№7, 1981/Обзоры и рецензии

А. А. Потебня. История и современность

О. П. Пресняков, Поэтика познания и творчества. Теория словесности А. А. Потебни, «Художественная литература», М. 1980. 221 стр.

Книга О. Преснякова, освещающая научное творчество одного из крупнейших русских филологов XIX века, Александра Афанасьевича Потебни, продолжает ряд исследований по истории отечественного литературоведения. Ряд этот пока невелик, но ведь и систематическое изучение прошлого нашей науки по существу только-только начинается. Были, конечно, и раньше экскурсы в более или менее отдаленное прошлое, но устойчивого ощущения исторической глубины они все-таки не создавали. До недавнего времени история науки о литературе фактически начиналась для нас с формалистов. Если Пушкина и Л. Толстого тогдашним ревнителям прогресса так и не удалось «сбросить с корабля современности», то Ф. Буслаева, А. Афанасьева, даже А. Веселовского и А. Потебню изолировать – на время – удалось, что и оборачивалось измельчанием научной проблематики.

Возрождение интереса к «старой филологии» объясняется, конечно, не простой любознательностью и даже не исключительно потребностью знать историю своей науки как часть духовной истории народа. В настоящее время наука о литературе переживает процесс, который должен привести ее к существенной переориентации отношения к самому объекту исследования – литературе и литературному произведению. Теоретики изучали и продолжают изучать произведение «по элементам», неустанно выясняя, что такое сюжет, конфликт, структура и т. д. Но вместе с тем все более определенно проступают очертания в известном смысле основной проблемы – что такое поэтическое произведение как целое.

* * *

• [ЧТО НУЖНО СДЕЛАТЬ]: Согласно рецензии на книгу о Потебне, с кого до недавнего времени фактически начиналась для нас история науки о литературе? Эти данные никак не связаны с рецензией.

* * *

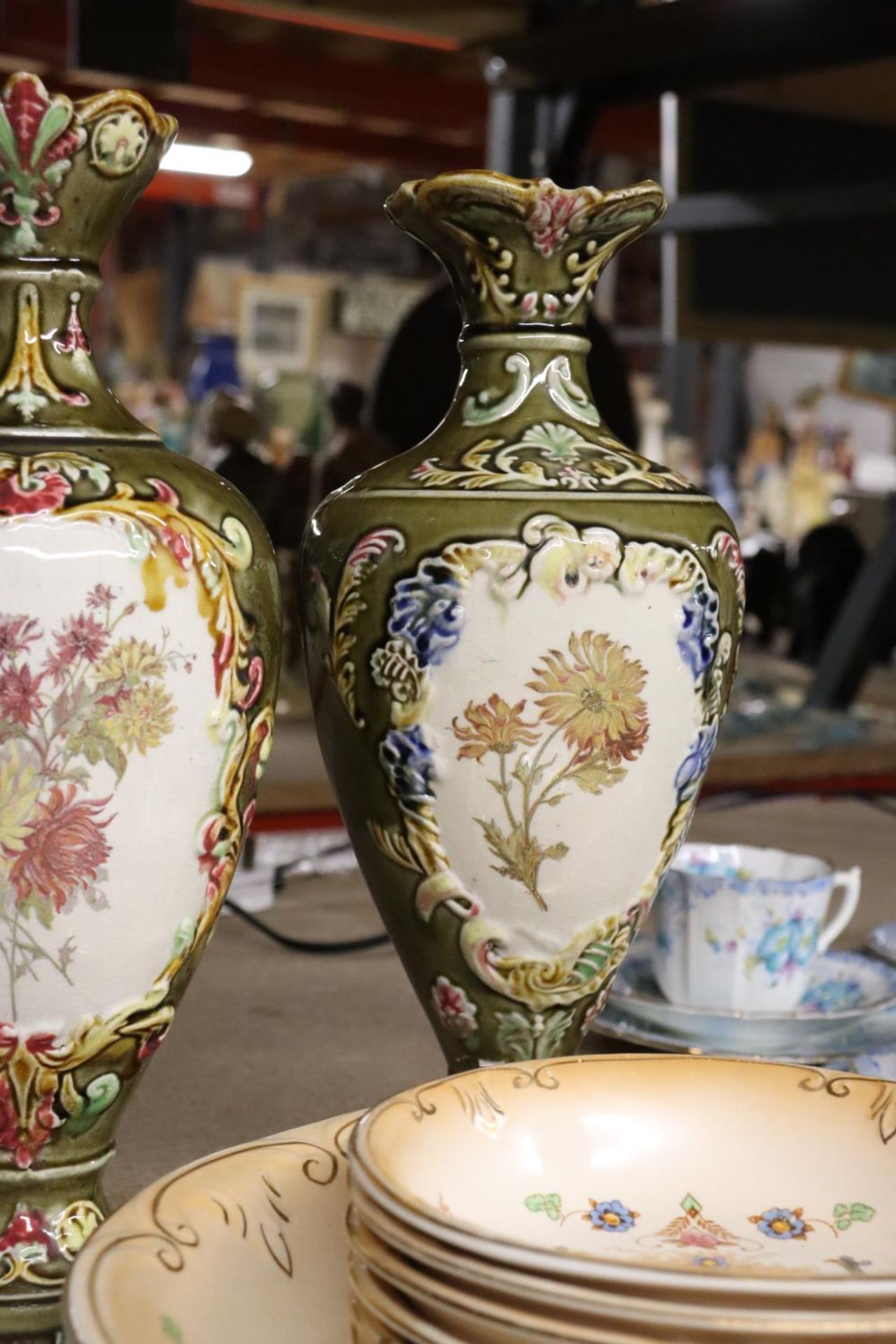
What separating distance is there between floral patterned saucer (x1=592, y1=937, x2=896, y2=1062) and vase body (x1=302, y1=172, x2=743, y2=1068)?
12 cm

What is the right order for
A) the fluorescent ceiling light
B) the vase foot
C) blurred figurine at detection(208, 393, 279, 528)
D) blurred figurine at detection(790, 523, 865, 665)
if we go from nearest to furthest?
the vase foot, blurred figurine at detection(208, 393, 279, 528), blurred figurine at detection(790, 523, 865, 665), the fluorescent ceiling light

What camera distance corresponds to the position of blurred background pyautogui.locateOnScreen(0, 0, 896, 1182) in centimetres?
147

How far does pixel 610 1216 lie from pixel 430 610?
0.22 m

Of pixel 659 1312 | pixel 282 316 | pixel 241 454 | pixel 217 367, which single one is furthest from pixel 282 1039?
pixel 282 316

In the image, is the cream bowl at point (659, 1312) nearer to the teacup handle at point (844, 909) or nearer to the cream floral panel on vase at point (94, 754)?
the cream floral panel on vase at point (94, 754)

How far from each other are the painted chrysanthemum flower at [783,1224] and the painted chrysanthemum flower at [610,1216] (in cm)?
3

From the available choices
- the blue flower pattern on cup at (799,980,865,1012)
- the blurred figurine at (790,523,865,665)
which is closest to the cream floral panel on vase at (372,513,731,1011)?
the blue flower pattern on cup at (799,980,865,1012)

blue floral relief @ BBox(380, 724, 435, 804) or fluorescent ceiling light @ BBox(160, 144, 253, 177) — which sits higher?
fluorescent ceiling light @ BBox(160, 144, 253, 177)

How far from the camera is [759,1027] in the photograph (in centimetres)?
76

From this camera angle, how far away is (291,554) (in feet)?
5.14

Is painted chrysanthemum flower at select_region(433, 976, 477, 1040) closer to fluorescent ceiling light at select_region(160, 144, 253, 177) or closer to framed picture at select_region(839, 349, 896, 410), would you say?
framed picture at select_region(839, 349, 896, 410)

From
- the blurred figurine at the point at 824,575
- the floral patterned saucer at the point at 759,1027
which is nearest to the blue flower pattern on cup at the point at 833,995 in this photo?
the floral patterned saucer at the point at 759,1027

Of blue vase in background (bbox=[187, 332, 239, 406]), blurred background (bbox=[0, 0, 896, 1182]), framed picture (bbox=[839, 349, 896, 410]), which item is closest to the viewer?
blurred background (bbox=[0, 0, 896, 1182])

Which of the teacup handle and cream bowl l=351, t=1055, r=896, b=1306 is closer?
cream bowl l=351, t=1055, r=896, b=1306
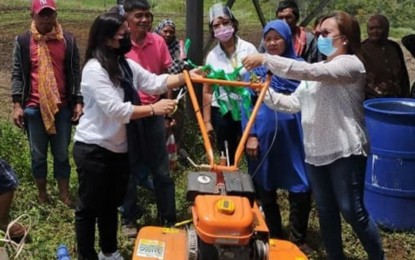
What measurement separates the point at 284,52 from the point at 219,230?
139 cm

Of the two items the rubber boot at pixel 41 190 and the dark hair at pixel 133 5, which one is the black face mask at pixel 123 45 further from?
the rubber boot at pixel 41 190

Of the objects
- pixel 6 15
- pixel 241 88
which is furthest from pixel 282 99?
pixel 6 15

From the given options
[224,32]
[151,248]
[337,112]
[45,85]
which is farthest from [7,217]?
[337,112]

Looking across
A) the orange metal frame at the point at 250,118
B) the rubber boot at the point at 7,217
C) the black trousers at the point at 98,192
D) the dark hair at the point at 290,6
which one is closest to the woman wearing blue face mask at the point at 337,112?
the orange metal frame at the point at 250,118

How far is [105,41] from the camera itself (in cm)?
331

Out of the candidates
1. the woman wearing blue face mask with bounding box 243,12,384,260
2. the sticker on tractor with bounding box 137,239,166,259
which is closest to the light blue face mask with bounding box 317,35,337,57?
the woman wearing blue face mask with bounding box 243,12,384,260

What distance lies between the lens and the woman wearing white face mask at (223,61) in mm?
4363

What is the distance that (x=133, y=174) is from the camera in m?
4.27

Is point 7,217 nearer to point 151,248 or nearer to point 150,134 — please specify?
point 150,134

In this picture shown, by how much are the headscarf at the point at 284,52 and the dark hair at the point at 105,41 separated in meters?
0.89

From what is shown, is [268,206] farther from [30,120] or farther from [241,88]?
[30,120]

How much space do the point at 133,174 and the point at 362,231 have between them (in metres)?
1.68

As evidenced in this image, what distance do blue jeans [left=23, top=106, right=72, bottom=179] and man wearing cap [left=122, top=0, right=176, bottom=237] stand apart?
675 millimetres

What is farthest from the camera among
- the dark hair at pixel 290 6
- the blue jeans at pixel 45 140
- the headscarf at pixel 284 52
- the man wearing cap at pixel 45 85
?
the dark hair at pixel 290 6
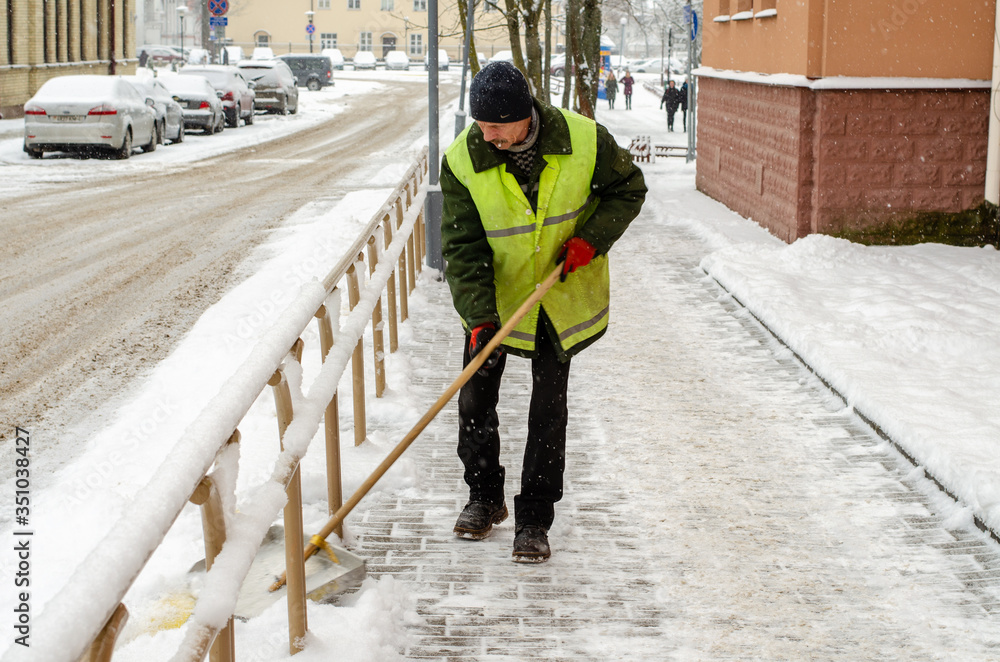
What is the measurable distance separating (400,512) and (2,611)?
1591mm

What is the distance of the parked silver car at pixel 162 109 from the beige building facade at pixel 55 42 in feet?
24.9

* * *

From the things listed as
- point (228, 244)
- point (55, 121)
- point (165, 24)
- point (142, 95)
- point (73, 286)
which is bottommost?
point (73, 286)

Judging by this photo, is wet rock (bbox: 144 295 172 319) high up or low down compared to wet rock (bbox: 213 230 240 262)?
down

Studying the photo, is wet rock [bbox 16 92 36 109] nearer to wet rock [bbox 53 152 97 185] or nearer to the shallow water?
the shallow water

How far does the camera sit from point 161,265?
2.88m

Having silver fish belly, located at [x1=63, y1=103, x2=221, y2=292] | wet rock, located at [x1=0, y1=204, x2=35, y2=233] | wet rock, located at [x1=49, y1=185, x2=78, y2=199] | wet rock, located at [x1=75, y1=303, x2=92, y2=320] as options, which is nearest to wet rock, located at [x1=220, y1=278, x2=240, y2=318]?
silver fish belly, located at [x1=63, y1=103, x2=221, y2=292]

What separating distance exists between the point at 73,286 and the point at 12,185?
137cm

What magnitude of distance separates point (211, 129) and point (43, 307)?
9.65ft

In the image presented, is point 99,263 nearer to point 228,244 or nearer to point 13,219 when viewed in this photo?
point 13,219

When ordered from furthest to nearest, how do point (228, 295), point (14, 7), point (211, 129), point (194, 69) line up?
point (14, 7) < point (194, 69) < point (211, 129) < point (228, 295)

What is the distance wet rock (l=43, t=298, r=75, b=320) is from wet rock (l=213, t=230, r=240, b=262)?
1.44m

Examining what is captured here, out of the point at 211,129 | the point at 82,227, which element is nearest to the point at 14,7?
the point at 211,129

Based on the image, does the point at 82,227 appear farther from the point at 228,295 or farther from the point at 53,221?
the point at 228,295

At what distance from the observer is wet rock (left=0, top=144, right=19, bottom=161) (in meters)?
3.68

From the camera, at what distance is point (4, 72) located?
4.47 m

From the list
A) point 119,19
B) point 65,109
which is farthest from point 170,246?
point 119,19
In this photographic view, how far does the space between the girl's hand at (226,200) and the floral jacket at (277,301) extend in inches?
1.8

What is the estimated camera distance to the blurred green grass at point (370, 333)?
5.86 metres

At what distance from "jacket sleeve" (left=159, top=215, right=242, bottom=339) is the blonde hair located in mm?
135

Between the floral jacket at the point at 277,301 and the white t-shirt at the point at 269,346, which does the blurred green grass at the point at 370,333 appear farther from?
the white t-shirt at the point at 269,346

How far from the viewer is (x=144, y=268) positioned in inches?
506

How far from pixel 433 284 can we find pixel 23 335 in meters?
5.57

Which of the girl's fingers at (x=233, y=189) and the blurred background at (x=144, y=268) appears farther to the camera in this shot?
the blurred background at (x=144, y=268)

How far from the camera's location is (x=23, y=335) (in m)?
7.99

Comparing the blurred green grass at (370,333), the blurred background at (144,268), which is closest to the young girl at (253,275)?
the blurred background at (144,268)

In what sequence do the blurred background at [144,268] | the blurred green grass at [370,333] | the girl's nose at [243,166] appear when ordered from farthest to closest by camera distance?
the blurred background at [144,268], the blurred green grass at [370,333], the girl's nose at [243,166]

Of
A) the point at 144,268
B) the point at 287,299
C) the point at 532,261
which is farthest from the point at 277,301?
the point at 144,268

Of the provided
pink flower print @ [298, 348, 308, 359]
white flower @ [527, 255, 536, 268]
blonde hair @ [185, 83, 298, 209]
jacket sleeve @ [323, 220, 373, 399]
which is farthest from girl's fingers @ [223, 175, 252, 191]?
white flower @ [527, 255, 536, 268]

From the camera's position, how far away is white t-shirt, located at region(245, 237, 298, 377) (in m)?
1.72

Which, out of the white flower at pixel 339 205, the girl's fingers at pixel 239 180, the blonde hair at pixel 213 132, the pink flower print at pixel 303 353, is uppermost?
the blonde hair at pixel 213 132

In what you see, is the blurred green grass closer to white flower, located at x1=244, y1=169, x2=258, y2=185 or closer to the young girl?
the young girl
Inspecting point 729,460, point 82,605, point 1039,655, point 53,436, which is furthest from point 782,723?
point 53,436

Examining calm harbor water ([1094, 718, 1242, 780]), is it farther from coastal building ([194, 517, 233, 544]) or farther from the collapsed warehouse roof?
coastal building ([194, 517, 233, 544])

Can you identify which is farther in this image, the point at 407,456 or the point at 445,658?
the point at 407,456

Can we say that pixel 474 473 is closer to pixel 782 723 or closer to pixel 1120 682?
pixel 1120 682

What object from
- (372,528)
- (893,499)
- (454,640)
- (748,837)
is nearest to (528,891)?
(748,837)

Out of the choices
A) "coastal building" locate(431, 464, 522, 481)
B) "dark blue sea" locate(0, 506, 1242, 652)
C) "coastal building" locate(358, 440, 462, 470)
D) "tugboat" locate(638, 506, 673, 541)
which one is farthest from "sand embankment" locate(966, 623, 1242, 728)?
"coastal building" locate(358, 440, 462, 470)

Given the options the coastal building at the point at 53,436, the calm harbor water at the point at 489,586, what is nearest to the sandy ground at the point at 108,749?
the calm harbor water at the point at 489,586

* * *

• [РЕШЕНИЕ ЗАДАЧИ]: С формалистов.